The rest of the evening actually went really well. We laughed and talked a lot. He's studying architecture. That was my dream to do that once, but I chose an engineer anyway. I also wanted to do interior design, because I could design furniture that way. I always found that fascinating to know how to make furniture. That remains my biggest dream, my own furniture store with my furniture. But Mom thought it had a lesser chance of success. That's why I chose engineer, not that ever regretted it, or went on to have it.

Silas also has the same interests in terms of movies and series. We even agreed to watch a full day of movies this Saturday and a full day series next Saturday. He likes to read books, too. In terms of music, we almost match it well. The Killers is actually the only band we have in common. He hates Bastille. I almost hit him, but I could hold back. I started defending Bastille, of course. It ended on a Battle of Bands, instead of The Battle of The Bastards of the Battle of Five Armies. He defended Arcade Fire. I know strange combination to fight with.

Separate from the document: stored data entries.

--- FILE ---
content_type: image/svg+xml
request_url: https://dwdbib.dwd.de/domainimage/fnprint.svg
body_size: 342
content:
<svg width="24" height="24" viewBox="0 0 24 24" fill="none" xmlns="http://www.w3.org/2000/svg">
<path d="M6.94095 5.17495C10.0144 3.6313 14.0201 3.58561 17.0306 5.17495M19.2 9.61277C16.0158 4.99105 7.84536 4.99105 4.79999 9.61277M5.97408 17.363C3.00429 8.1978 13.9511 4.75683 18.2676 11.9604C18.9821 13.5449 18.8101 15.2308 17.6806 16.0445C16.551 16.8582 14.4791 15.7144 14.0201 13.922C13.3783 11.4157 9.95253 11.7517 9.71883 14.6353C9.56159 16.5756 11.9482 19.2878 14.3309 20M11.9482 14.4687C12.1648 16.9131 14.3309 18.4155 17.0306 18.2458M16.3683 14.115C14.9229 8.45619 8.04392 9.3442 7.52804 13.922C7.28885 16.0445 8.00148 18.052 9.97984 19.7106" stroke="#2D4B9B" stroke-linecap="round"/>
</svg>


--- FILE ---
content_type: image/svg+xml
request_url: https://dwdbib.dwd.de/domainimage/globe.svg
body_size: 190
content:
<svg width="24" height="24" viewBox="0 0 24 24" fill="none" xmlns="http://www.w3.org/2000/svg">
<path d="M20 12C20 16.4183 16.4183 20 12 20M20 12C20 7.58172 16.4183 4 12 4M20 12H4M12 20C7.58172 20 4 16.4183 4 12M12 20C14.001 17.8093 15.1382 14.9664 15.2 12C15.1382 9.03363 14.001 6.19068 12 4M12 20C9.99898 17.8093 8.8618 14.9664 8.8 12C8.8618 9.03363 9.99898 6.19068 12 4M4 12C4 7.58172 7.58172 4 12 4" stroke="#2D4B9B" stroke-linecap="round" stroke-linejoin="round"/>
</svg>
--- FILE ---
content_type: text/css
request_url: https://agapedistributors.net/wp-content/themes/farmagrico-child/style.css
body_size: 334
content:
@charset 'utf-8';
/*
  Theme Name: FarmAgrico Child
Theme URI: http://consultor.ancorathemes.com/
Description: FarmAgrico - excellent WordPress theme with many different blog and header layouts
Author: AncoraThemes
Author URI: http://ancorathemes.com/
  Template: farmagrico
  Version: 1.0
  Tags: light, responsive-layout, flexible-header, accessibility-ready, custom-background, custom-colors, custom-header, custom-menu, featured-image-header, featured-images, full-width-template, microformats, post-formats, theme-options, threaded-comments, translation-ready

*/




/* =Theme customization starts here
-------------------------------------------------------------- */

Silas brought me back home. When we finally got to my house, he walked with me to my door. I open the door and turn at him. "I thought it was a good night." "So am I. Until Saturday?" "Until Saturday" I give him a hug quickly and I kiss him on his cheek. I'll go in.

I really like him.

Silas

She's really beautiful and the evening was so cozy. I'm so glad I met Sara at the store. Otherwise, I would never have met her. At first, I was a little nervous about the fact that she's pregnant. I didn't know what her relationship was like with the dad, but now I know there's none. I never have to be afraid to ever have to share her.

I hope Claire feels the same way I do, but I think so. She kissed me in the end. All right, it was just on my cheek and then. She kissed me. Shit, wait, I said feel the same way I do? Do I feel anything for her? I'll see on Saturday.